* [PASSAGE SHOWN]

I’m an Explorer. Big time. Here’s what the quiz result told me:

Explorers delight in having the game expose its internal machinations to them. They try progressively esoteric actions in wild, out-of-the-way places, looking for interesting features (ie. bugs) and figuring out how things work. Scoring points may be necessary to enter some next phase of exploration, but it’s tedious, and anyone with half a brain can do it. Killing is quicker, and might be a constructive exercise in its own right, but it causes too much hassle in the long run if the deceased return to seek retribution. Socializing can be informative as a source of new ideas to try out, but most of what people say is irrelevant or old hat. The real fun comes only from discovery, and making the most complete set of maps in existence.

* [SUPPLIED DATA]
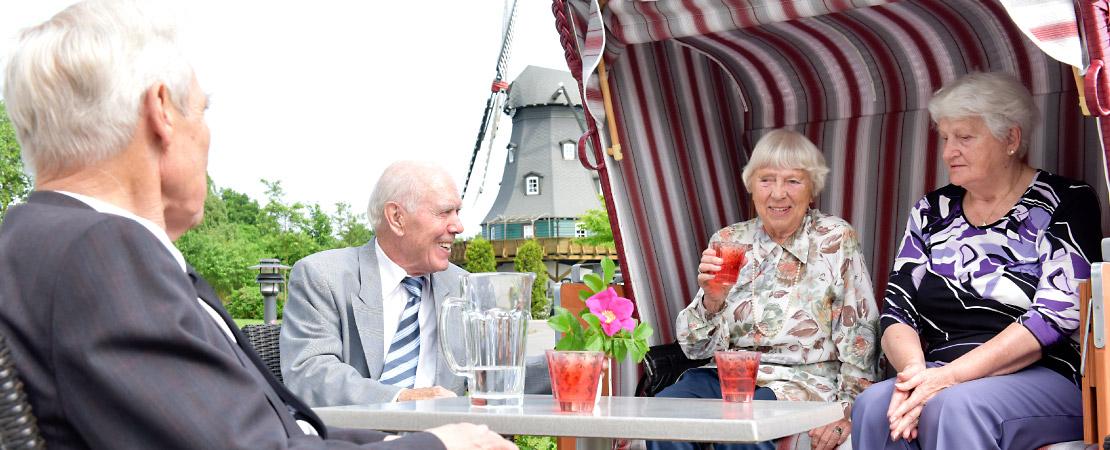 Zwei ältere Damen und zwei ältere Herren sitzen auf der Terrasse des Seniorenstifts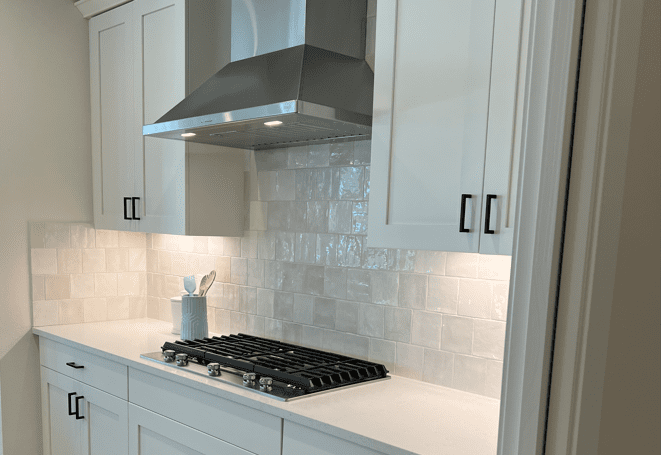 A kitchen with white cabinets, white tile and a gas cooktop.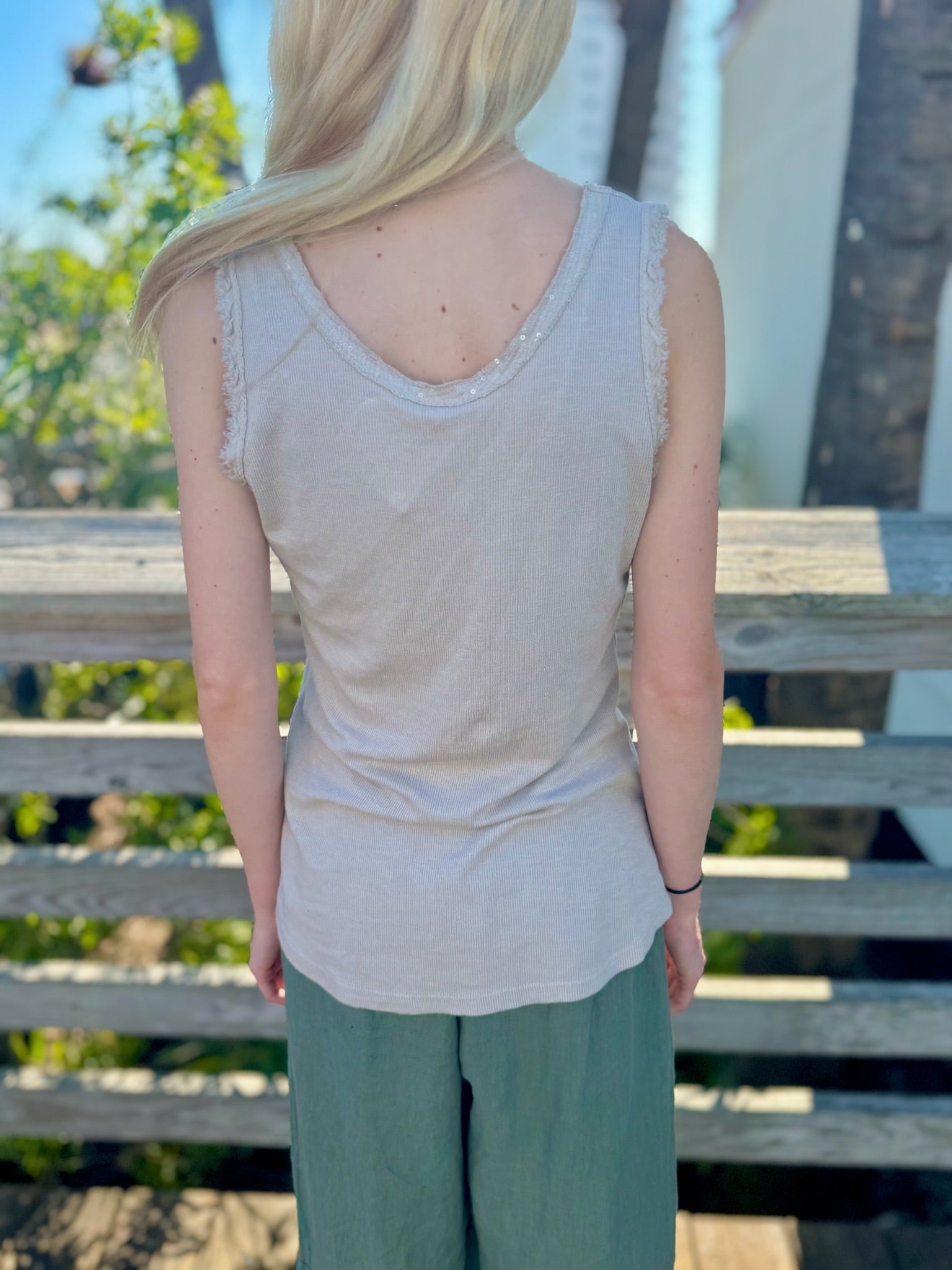 Back view close-up of beige tank showing sequin trim and textured straps.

* [YOUR INSTRUCTIONS]
Can you extend the passage about the Explorer quiz result, picking up after its final sentence?

* [EXPECTED ANSWER]
Recently, I went deep into a Google and Reddit search looking for the tabletop game with the best, most innovative exploration mechanics. I didn’t think about why I was looking for that, I was just enamored with the idea of an adventure in a box with worlds to explore. (The consensus was Free League’s Forbidden Lands, by the way, if you want to know what came from that.) I’m also testing out Shawn Tomkin’s new Starforged solo RPG rules for the same reason.

Why? Because I like not knowing what’s out there and venturing beyond the safe spaces to find out.

So it stands to reason that if I enjoy those sorts of experiences, then a book that proposes an exploration would intrigue me. Titles that mention fantasy cities or intriguing space stations or derelicts, those that mentioned gateways or mysterious towers, or portals to other worlds…those wound up in my hands for consideration.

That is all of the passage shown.